Un succès discret pour le cloud computing en 2010 ?

Par 05 février 2010
Mots-clés : Smart city

L'informatique dans les nuages connaîtra une adoption conséquente, mais pas le triomphe annoncé, prédit Deloitte. La raison : des inquiétudes liées à la portabilité et à la sécurité des données.

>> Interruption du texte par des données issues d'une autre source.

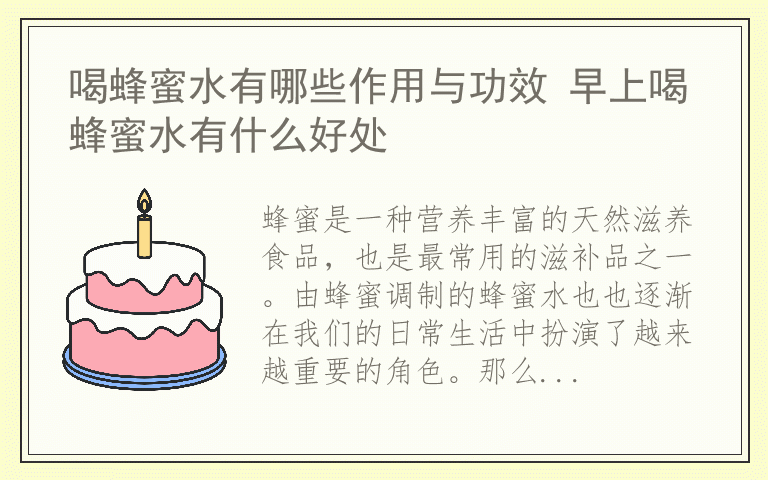 喝蜂蜜水有哪些作用与功效 早上喝蜂蜜水有什么好处

蜂蜜是一种营养丰富的天然滋养食品，也是最常用的滋补品之一。由蜂蜜调制的蜂蜜水也也逐渐在我们的日常生活中扮演了越来越重要的角色。那么...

L’année à venir verra le cloud computing s'imposer. Mais les solutions dites dans les nuages ne devraient pas connaître le triomphe général qu’on a pu lui prophétiser. Voilà ce qu'annonce Deloitte, qui présentait ce matin les enjeux 2010 dans les secteurs des Technologies, des Médias et de la Communication. Une situation due notamment à la question de la portabilité des données. "Savoir qui possède les informations et où elles sont stockées est un vrai problème", explique à L’Atelier Duncan Stewart, directeur de Deloitte Research. Tant que celui-ci ne sera pas résolu, l’informatique dans les nuages restera destinée au grand public et aux PME. Autre raison : la rémanence d'inquiétudes liées à la sécurité et la fiabilité de ces nuages. "Ces peurs tiennent plus de la perception que de la réalité", nuance-t-il. "Le cloud n’est pas fiable à 100 %, c’est vrai, mais les réseaux des entreprises ne le sont pas non plus".
La recherche mobile au coeur des préoccupations
Et d’après lui, les compagnies peuvent très bien s’accommoder de cet état de fait, surtout si les économies sont importantes. Parmi la vingtaine de prédictions réalisées par le cabinet, il faut en noter une autre : selon Deloitte, les moteurs de recherche vont essayer de casser le quasi monopole de Google sur l’Internet mobile. D’après le cabinet, la bataille se situera sur ce terrain plus que sur celui qui oppose les différents systèmes d’exploitation. "C’est un marché important parce que la publicité marche beaucoup mieux sur le web mobile", explique Duncan Stewart. "Par ailleurs, la recherche sur téléphone est additive". Autrement dit, en situation de mobilité on effectue beaucoup plus de recherches que l’on en ferait s’il fallait utiliser un ordinateur. A l’heure actuelle, le marché est dominé par Google, avec 97 % de parts de marché.
Tablettes Internet 1 – e-readers 0
Malgré des millions de dollars dépensés pour contrecarrer cette domination, la concurrence peine à changer la donne. Une situation qui devrait perdurer en 2010. Autre prédiction intéressante du cabinet : les e-readers ne connaîtront pas le succès qu’on leur avait prédit. Ce type d’appareil est et restera un produit de niche. Plusieurs raisons peuvent l’expliquer, comme l’impossibilité d’afficher de la couleur ou la lenteur d’affichage qui rend cet appareil incompatible avec tout autre usage (vidéo, jeu, navigation Internet...). Les tablettes Internet, en revanche, devraient connaître un important succès et ce dès cette année. L’iPad d’Apple, certainement, mais pas uniquement. "Toutes marques confondues, les ventes devraient s’élever à plusieurs dizaines de millions d’unités", affirme le directeur canadien. Une chance pour le secteur de la presse qui pourrait trouver là une manière de mettre son contenu en valeur, en tout cas en ce qui concerne les magazines.